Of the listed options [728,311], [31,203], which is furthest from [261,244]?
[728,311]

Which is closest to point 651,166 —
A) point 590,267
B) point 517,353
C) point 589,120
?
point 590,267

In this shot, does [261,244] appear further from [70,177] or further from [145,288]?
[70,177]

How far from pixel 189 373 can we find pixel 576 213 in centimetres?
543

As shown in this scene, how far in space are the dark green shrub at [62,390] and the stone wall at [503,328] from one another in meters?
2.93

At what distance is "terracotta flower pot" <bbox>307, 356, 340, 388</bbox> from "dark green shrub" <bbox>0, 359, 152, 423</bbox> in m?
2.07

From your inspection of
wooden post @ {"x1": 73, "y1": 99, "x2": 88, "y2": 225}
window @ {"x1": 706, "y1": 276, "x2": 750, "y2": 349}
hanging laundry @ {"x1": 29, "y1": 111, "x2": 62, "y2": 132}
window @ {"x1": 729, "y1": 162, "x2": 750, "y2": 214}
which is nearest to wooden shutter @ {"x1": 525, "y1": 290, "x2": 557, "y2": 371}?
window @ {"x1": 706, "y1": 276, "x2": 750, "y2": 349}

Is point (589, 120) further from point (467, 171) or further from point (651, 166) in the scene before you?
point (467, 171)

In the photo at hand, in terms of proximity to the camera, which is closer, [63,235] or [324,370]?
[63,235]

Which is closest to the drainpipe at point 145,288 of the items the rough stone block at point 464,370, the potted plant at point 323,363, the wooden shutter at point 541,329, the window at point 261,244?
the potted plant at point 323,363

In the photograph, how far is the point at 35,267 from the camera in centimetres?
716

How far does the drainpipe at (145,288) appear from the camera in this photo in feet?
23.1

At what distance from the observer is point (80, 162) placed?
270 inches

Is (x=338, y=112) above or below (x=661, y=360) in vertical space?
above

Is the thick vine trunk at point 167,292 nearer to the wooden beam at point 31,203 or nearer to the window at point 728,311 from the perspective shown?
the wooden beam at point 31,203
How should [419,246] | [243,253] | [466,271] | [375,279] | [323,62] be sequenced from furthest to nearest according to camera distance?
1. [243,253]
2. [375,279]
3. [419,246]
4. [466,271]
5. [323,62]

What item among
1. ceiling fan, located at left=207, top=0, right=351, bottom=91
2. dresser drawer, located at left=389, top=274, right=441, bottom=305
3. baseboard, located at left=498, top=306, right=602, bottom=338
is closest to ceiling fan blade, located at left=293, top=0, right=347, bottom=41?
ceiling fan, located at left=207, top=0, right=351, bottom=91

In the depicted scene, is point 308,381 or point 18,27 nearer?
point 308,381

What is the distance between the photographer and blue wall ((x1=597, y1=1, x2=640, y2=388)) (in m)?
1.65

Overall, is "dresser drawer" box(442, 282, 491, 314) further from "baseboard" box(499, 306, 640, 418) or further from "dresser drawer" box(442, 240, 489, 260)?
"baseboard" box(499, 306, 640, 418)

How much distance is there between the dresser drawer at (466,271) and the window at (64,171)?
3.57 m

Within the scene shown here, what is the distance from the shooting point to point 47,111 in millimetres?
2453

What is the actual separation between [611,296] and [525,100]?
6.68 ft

□ □ □ □

Réécrivez l'ensemble des enregistrements ci-dessus sous forme de liste JSON de chaînes, chaque ligne devenant une chaîne et les lignes vides étant omises.

* _TÂCHE ACCOMPLIE_
[
  "Of the listed options [728,311], [31,203], which is furthest from [261,244]?",
  "[728,311]",
  "Which is closest to point 651,166 —",
  "A) point 590,267",
  "B) point 517,353",
  "C) point 589,120",
  "?",
  "point 590,267",
  "In this shot, does [261,244] appear further from [70,177] or further from [145,288]?",
  "[70,177]",
  "How far from pixel 189 373 can we find pixel 576 213 in centimetres?",
  "543",
  "As shown in this scene, how far in space are the dark green shrub at [62,390] and the stone wall at [503,328] from one another in meters?",
  "2.93",
  "At what distance is \"terracotta flower pot\" <bbox>307, 356, 340, 388</bbox> from \"dark green shrub\" <bbox>0, 359, 152, 423</bbox> in m?",
  "2.07",
  "From your inspection of",
  "wooden post @ {\"x1\": 73, \"y1\": 99, \"x2\": 88, \"y2\": 225}",
  "window @ {\"x1\": 706, \"y1\": 276, \"x2\": 750, \"y2\": 349}",
  "hanging laundry @ {\"x1\": 29, \"y1\": 111, \"x2\": 62, \"y2\": 132}",
  "window @ {\"x1\": 729, \"y1\": 162, \"x2\": 750, \"y2\": 214}",
  "which is nearest to wooden shutter @ {\"x1\": 525, \"y1\": 290, \"x2\": 557, \"y2\": 371}?",
  "window @ {\"x1\": 706, \"y1\": 276, \"x2\": 750, \"y2\": 349}",
  "Is point (589, 120) further from point (467, 171) or further from point (651, 166) in the scene before you?",
  "point (467, 171)",
  "In the photo at hand, in terms of proximity to the camera, which is closer, [63,235] or [324,370]?",
  "[63,235]",
  "Which is closest to the drainpipe at point 145,288 of the items the rough stone block at point 464,370, the potted plant at point 323,363, the wooden shutter at point 541,329, the window at point 261,244?",
  "the potted plant at point 323,363",
  "In the photograph, how far is the point at 35,267 from the camera in centimetres?",
  "716",
  "How far does the drainpipe at (145,288) appear from the camera in this photo in feet?",
  "23.1",
  "At what distance from the observer is point (80, 162) placed?",
  "270 inches",
  "Is (x=338, y=112) above or below (x=661, y=360) in vertical space?",
  "above",
  "Is the thick vine trunk at point 167,292 nearer to the wooden beam at point 31,203 or nearer to the window at point 728,311 from the perspective shown?",
  "the wooden beam at point 31,203",
  "How should [419,246] | [243,253] | [466,271] | [375,279] | [323,62] be sequenced from furthest to nearest according to camera distance?",
  "1. [243,253]",
  "2. [375,279]",
  "3. [419,246]",
  "4. [466,271]",
  "5. [323,62]",
  "What item among",
  "1. ceiling fan, located at left=207, top=0, right=351, bottom=91",
  "2. dresser drawer, located at left=389, top=274, right=441, bottom=305",
  "3. baseboard, located at left=498, top=306, right=602, bottom=338",
  "is closest to ceiling fan blade, located at left=293, top=0, right=347, bottom=41?",
  "ceiling fan, located at left=207, top=0, right=351, bottom=91",
  "In the depicted scene, is point 308,381 or point 18,27 nearer?",
  "point 308,381",
  "What is the distance between the photographer and blue wall ((x1=597, y1=1, x2=640, y2=388)) (in m)?",
  "1.65",
  "Overall, is \"dresser drawer\" box(442, 282, 491, 314) further from \"baseboard\" box(499, 306, 640, 418) or further from \"dresser drawer\" box(442, 240, 489, 260)?",
  "\"baseboard\" box(499, 306, 640, 418)",
  "How much distance is there between the dresser drawer at (466,271) and the window at (64,171)?",
  "3.57 m",
  "Within the scene shown here, what is the distance from the shooting point to point 47,111 in millimetres?",
  "2453",
  "What is the actual separation between [611,296] and [525,100]?",
  "6.68 ft"
]